Ultimately, smartwatches finally seem to be picking up some steam and latest estimates in regards to their prospects are optimistic, giving them a chance to account for more than half of the wearable market half a decade from now. Five years is still a long time and given the current state of the market, it remains to be seen whether manufacturers will finally be able to deliver more compelling offerings that will convince people to invest in this product category which industry watchers are still describing as “emerging” despite the fact that contemporary wearables were commercialized years ago (e.g. Fitbit’s first tracker launched in 2009).

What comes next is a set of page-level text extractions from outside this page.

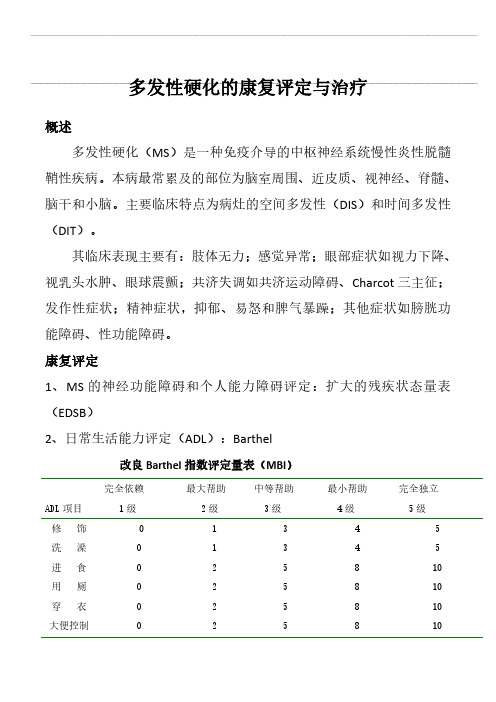 多发性硬化的康复评定与治疗

概述

多发性硬化（MS）是一种免疫介导的中枢神经系统慢性炎性脱髓鞘性疾病。本病最常累及的部位为脑室周围、近皮质、视神经、脊髓、脑干和小脑。主要临床特点为病灶的空间多发性（DIS）和时间多发性（DIT）。

其临床表现主要有：肢体无力；感觉异常；眼部症状如视力下降、视乳头水肿、眼球震颤；共济失调如共济运动障碍、Charcot 三主征；发作性症状；精神症状，抑郁、易怒和脾气暴躁；其他症状如膀胱功能障碍、性功能障碍。

康复评定

1、MS 的神经功能障碍和个人能力障碍评定：扩大的残疾状态量表（EDSB）

2、日常生活能力评定（ADL）：Barthel

改良 Barthel 指数评定量表（MBI）

| | 完全依赖 | 最大帮助 | 中等帮助 | 最小帮助 | 完全独立 |
|---|---|---|---|---|---|
| ADL 项目 | 1 级 | 2 级 | 3 级 | 4 级 | 5 级 |
| 修 饰 | 0 | 1 | 3 | 4 | 5 |
| 洗 澡 | 0 | 1 | 3 | 4 | 5 |
| 进 食 | 0 | 2 | 5 | 8 | 10 |
| 用 厕 | 0 | 2 | 5 | 8 | 10 |
| 穿 衣 | 0 | 2 | 5 | 8 | 10 |
| 大便控制 | 0 | 2 | 5 | 8 | 10 |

Still, with the global market now slowly maturing as fringe players continue giving up on it and major ones remain committed to doing a better job of defining their audiences, smartwatches and fitness trackers appear to have a bright future ahead of them and may finally be able to enter the mainstream going forward. As for other wearable technologies like smart glasses, rings, jackets, and wallets, 2017 delivered more questions than answers and such products are unlikely to make any significant waves in 2018.